Y así, de manera fortuita, tal y como abres la página, estás atrapado.

Me reconozco fan confeso del arte de Vicente Montalbá desde que lo descubrí en la enorme novela gráfica Carroñero (La Cúpula, 2015), esa parodia ácida y cruel que bailaba entre Groo y Conan escrita por Ricardo Villbor. Allí, Montalbá ya ponía toda la carne en un asador que olía a incorrección, underground y marcada personalidad. Un cóctel que, para mí, es infalible e irresistible.

Me gustan de manera especial los dibujos que caminan  por la línea roja; esas pinceladas al borde del precipicio que anuncian que la escatología, el destape de gasolinera o el gore nos esperan a la vuelta de la esquina. Son retos que te enfrentan a lo desagradable, pero siempre acaban contenidos por la propia caricatura que los trivializa y los convierte en escenas divertidas y digeribles. La incorrección y la mala baba, el pezón gratuito, el pene erecto y luminoso, la bala en el entrecejo, el tajo que te trincha como a un pavo, cualquier excusa es buena para convertir en hilarante todo tipo de incomodidad.

En este caso, además, el guión de Montalbá, autor completo de las 230 páginas que componen Mundo Extraño, es una alegoría continua a los elementos más reconocibles de todas esas aventuras gráficas que llenaron (y llenan) nuestro tiempo; esos videojuegos de mundo abierto e infinitas posibilidades en los que el objetivo es acumular posesiones, blandir espadas cada vez más grandes y salvar a la dama en peligro.

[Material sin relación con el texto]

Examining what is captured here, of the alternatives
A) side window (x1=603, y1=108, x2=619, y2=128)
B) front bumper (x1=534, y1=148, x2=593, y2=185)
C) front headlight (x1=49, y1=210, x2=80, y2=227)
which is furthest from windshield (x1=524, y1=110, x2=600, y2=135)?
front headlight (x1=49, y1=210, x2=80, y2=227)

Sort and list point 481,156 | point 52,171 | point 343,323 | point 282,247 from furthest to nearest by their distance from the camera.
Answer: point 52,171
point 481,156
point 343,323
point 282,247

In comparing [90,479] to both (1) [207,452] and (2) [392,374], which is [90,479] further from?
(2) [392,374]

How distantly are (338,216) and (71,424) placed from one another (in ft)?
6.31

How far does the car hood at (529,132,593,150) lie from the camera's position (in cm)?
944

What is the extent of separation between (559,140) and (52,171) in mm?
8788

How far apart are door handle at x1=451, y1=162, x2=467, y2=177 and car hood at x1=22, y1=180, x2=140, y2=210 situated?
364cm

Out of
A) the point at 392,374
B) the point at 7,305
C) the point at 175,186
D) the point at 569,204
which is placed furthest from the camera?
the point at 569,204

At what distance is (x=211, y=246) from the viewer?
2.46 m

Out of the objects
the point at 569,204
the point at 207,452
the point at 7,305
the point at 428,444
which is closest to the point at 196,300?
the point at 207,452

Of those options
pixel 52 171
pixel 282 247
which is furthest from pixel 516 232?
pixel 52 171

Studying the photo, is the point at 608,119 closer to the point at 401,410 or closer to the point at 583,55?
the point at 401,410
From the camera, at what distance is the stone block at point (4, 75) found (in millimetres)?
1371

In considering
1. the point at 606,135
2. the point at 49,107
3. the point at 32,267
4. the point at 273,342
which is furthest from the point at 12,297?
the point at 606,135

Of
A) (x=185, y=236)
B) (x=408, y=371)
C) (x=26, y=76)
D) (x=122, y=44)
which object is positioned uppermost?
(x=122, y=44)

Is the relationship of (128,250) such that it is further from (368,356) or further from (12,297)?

El ritmo de la historia es frenético, un crescendo continuo que te va guiando de manera lineal a través de las andanzas de un héroe en permanente mutación; un gorila hormonado y de volumen craneal precario; un idiota digno heredero de los héroes forjados en clembuterol de Richard Corben; un memo capaz de cualquier cosa, siempre y cuando su obsesión monotemática por acostarse con la princesa de turno se lo permitan.

Los continuarás, las partidas guardadas en los puntos de salvado, las mochilas-teseracto en las que cabe cualquier cosa, las armas ganadas tras la eliminación de gigantescos jefes finales… Todos los elementos característicos de históricos RPG como Zelda, The Witcher o Skyrim están presentes, combinados con acierto junto a grandes dosis de humor negro y macarra, elementos eroticofestivos y acción desenfrenada. Cubierto todo con un contundente blanco y negro, la líneas nos sitúan en el conflicto de la limpieza clásica de la tinta manejada por un excepcional dibujante y el demencial caos de lo que vemos. El trazo firme combatiendo sin pausa contra el terremoto conceptual de un mundo carente de  sentido y  lleno de muerte, destrucción y lagartos recién salidos de la “ruta del bacalao”.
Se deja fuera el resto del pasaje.